Work instructions.
In the too-many-cells installation notes below, why do the docker run commands include the -v option? Answer in one to three sentences.

Text for analysis.
□ □ □ □

We recommend using docker on macOS. The following is written for too-many-cells < v2.0.0.0. If you must compile too-many-cells, you should get the above dependencies. For some dependencies, you can use brewer, then install too-many-cells (in the cloned folder, don’t forget to install the R dependencies above):

brew cask install xquartz
brew install glib cairo gtk gettext fontconfig freetype

brew tap brewsci/bio
brew tap brewsci/science
brew install r zeromq graphviz pkg-config gsl libffi gobject-introspection gtk+ gtk+3

# Needed so pkg-config and libraries can be found.
# For the second path, use the ouput of "brew info libffi".
export PKG_CONFIG_PATH=/usr/local/lib/pkgconfig:/usr/local/opt/libffi/lib/pkgconfig

# Tell gtk that it's quartz
stack install --flag gtk:have-quartz-gtk

Docker

Different computers have different setups, operating systems, and repositories. Do put the entire program in a container to bypass difficulties (with the other methods above), we user docker. So first, install docker.

To get too-many-cells (replace 2.0.0.0 with any version needed):

docker pull gregoryschwartz/too-many-cells:2.0.0.0

To run too-many-cells in a docker container:

sudo docker run -it --rm -v "/home/username:/home/username" gregoryschwartz/too-many-cells:2.0.0.0 -h

Now you can follow the tutorial below with the addition of the docker paths and commands. If you add yourself to the docker group, sudo is not needed. For instance:

docker run -it --rm -v "/home/username:/home/username" \
    gregoryschwartz/too-many-cells:2.0.0.0 make-tree \
    --matrix-path /home/username/path/to/input \
    --labels-file /home/username/path/to/labels.csv \
    --draw-collection "PieRing" \
    --output /home/username/path/to/out \
    > clusters.csv

Make sure to increase the memory that can be used by docker containers if you use macOS or Windows. Also, docker won’t be able to find your files by default. You need to mount the folders with -v in order to have docker read and write from and to the filesystem, respectively. Read the documentation about volumes for more information. You can simply mount your entire relevant path as in the above example to handle both input and output, or just mount your entire user directory as above. Specifically, -v "/home/username:/home/username"= for the whole directory or each individual =-v /path/to/matrix/on/host:/input_matrix with -m /input_matrix is what you want, where before the : is on the host filesystem while after the : is what the docker program sees. Then you can write the output in the same way: -v /path/to/output/on/host:/output will write the output to the folder before the :.

□ □ □ □

Information provided.
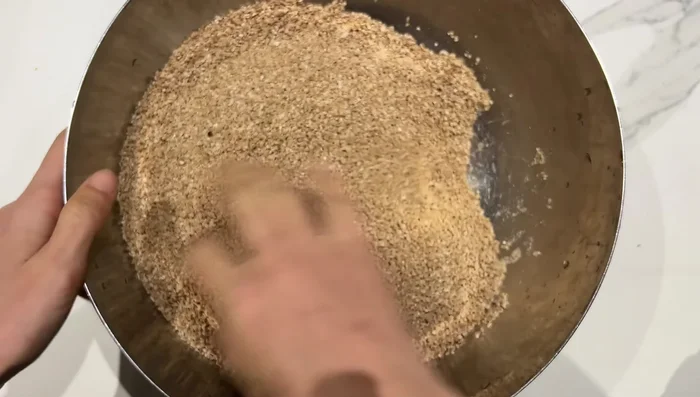 Travailler la semoule d'orge entre les mains avec un peu d'huile d'olive, puis ajouter de l'eau tiède petit à petit pour qu'elle l'absorbe (5-10 minutes).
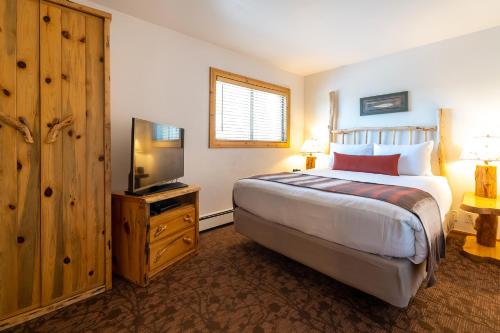a bedroom with a bed and a flat screen tv at Red Wolf Lakeside Lodge in Tahoe Vista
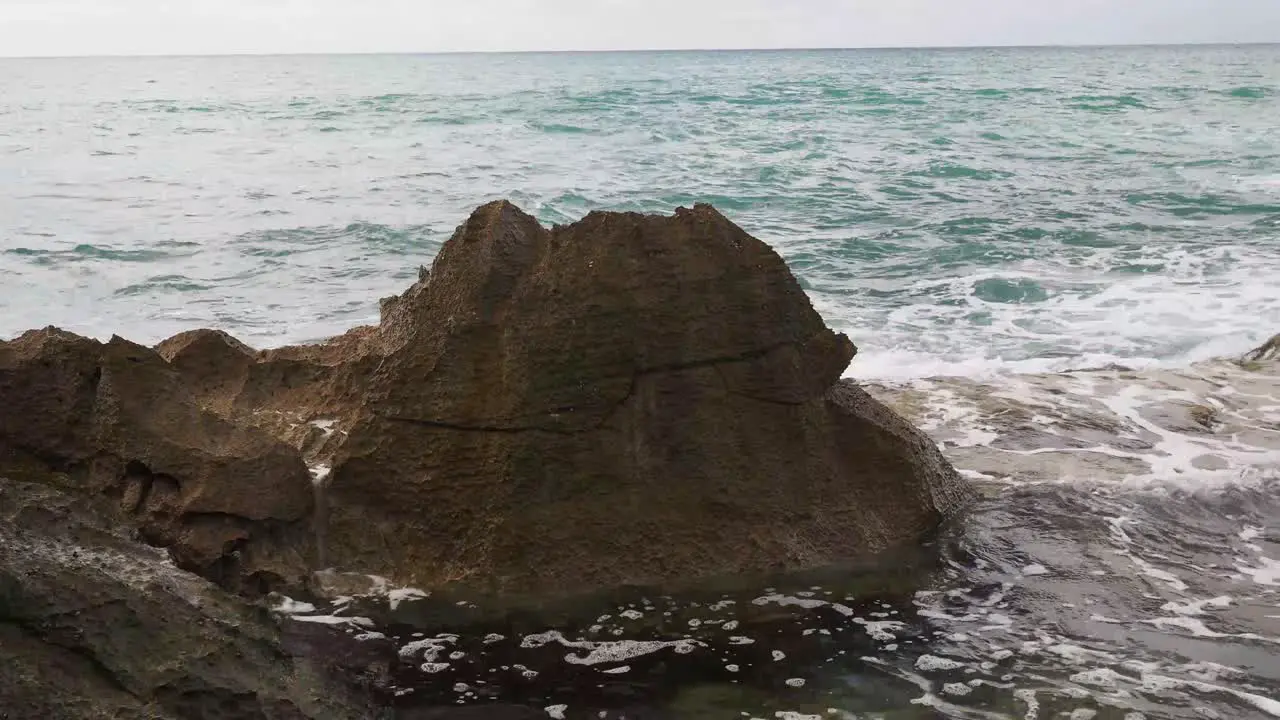 Waves crashing over Oahu's volcanic rocks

□ □ □ □

Answer section.
By default, docker can't find your files. Mounting folders with -v lets docker read from and write to the host filesystem. The path before the colon is on the host, and the path after it is what the docker program sees.